Sehingga pada prinsipnya roh
manusia diciptakan berasal dari Nur Muhammad dan jasad atau tubuh
manusia pun hakikatnya berasal dari Nur Muhammad. Jadilah kemudian
‘cahaya di atas cahaya’ (QS. An-Nuur 35), di mana roh yang mengandung
Nur Muhammad ditiupkan kepada jasad yang juga mengandung Nur Muhammad.
Bertemu dan meleburlah kemudian
roh dan jasad yang berisikan Nur Muhammad ke dalam hakikat Nur Muhammad
yang sebenarnya. Tersebab bersumber pada satu wujud dan nama yang sama,
maka roh dan jasad tersebut haruslah disatukan dengan mesra menuju
kepada pengenalan Yang Maha Mutlak, Zat Wajibul Wujud yang memberi
cahaya kepada langit dan bumi, dan yang semula menciptakan, sebagaimana
mesranya hubungan antara air dan tumbuhan, di mana ada air di situ ada
tumbuhan, dan dengan airlah segala makhluk dihidupkan (QS. Al-Anbiya
30).
Pengenalan terhadap hakikat Nur
Muhammad inilah maqam atau stasiun yang terakhir dari pencarian akan
makrifah kepada Allah, Martabat Nur Muhammad inilah martabat yang paling
tinggi, dan pengenalan akan Nur Muhammad inilah yang menjadi
‘kesempurnaan ilmu atau ilmu yang sempurna’.

▸ **Bagian Data**:
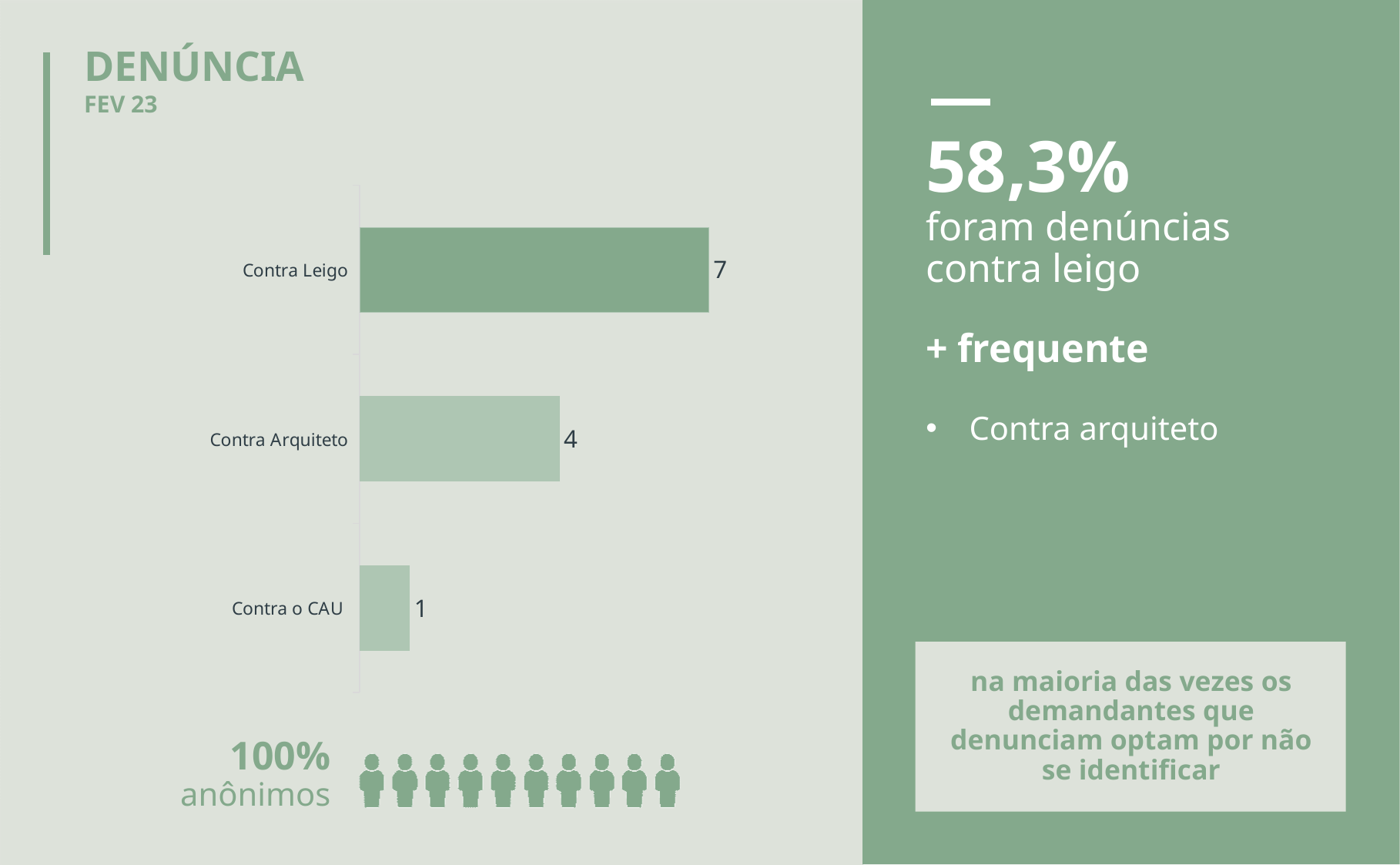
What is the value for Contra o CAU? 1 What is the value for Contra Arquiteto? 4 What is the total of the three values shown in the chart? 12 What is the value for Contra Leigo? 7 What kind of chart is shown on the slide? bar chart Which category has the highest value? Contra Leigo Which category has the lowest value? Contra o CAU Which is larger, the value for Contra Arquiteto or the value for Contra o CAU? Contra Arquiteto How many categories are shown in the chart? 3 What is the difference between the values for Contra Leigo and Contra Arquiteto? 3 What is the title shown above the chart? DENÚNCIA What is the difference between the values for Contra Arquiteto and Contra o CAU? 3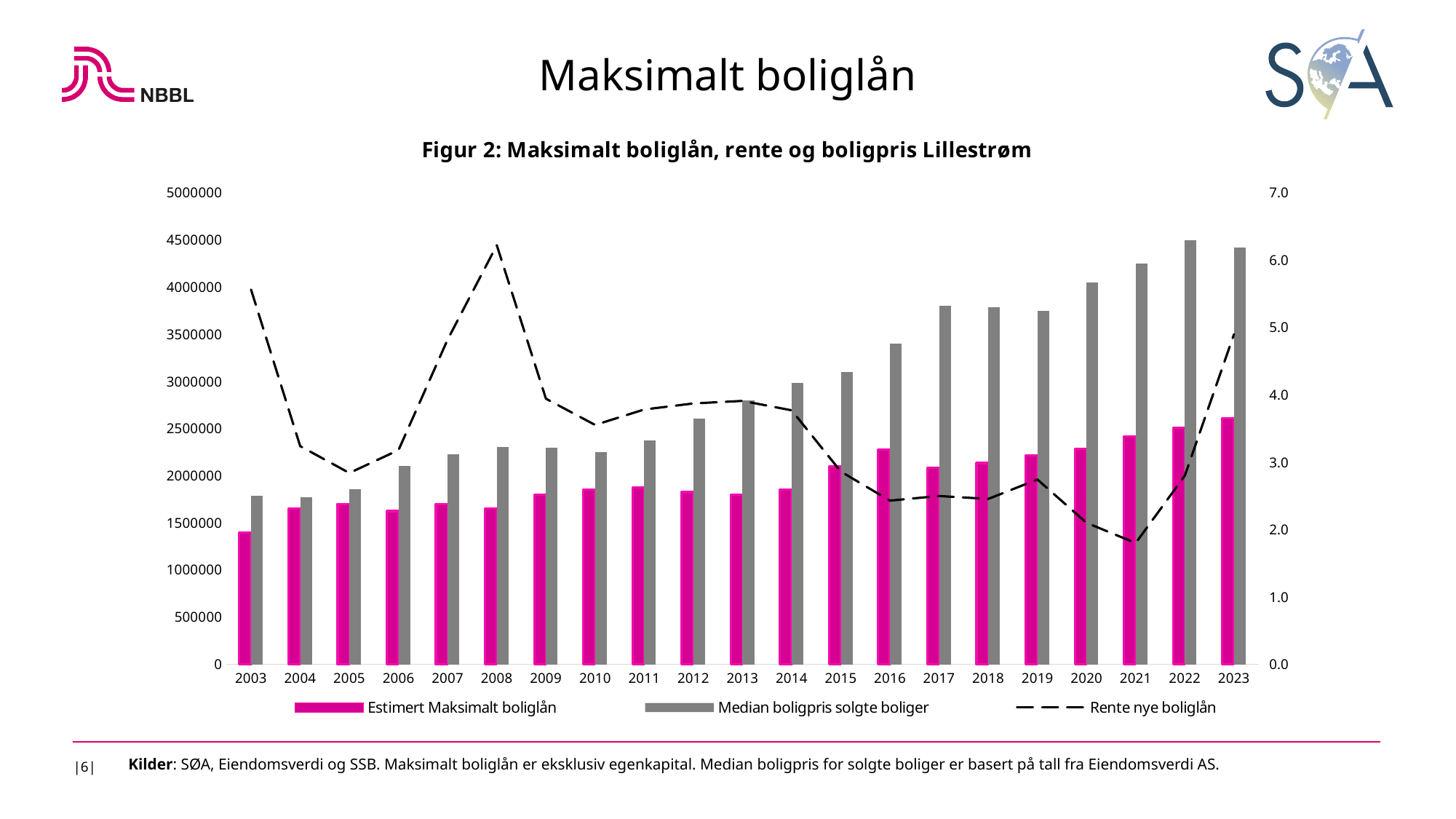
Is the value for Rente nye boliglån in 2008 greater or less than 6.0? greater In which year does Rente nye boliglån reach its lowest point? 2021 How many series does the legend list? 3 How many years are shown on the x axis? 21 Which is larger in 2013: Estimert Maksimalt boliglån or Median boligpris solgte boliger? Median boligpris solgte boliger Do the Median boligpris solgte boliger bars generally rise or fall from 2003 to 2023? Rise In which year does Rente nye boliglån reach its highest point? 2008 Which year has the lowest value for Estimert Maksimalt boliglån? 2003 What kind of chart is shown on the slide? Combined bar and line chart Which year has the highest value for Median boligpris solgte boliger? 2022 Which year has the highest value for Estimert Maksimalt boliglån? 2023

▸ **Soal Latihan**:
a: Ambil dari kutipan tentang Nur Muhammad bagian yang dibuka dengan kata-kata berisi "Sehingga pada prinsipnya" dan ditutup dengan "mengandung Nur Muhammad.", lalu salin tanpa mengubah satu kata pun.
b: Dalam kutipan tentang Nur Muhammad, apa saja sebutan dan sifat yang diberikan kepada Yang Maha Mutlak? Tuliskan semuanya.

▸ **Jawaban per Nomor**:
a:
Sehingga pada prinsipnya roh
manusia diciptakan berasal dari Nur Muhammad dan jasad atau tubuh
manusia pun hakikatnya berasal dari Nur Muhammad. Jadilah kemudian
‘cahaya di atas cahaya’ (QS. An-Nuur 35), di mana roh yang mengandung
Nur Muhammad ditiupkan kepada jasad yang juga mengandung Nur Muhammad.

b:
- Zat Wajibul Wujud
- yang memberi cahaya kepada langit dan bumi
- yang semula menciptakan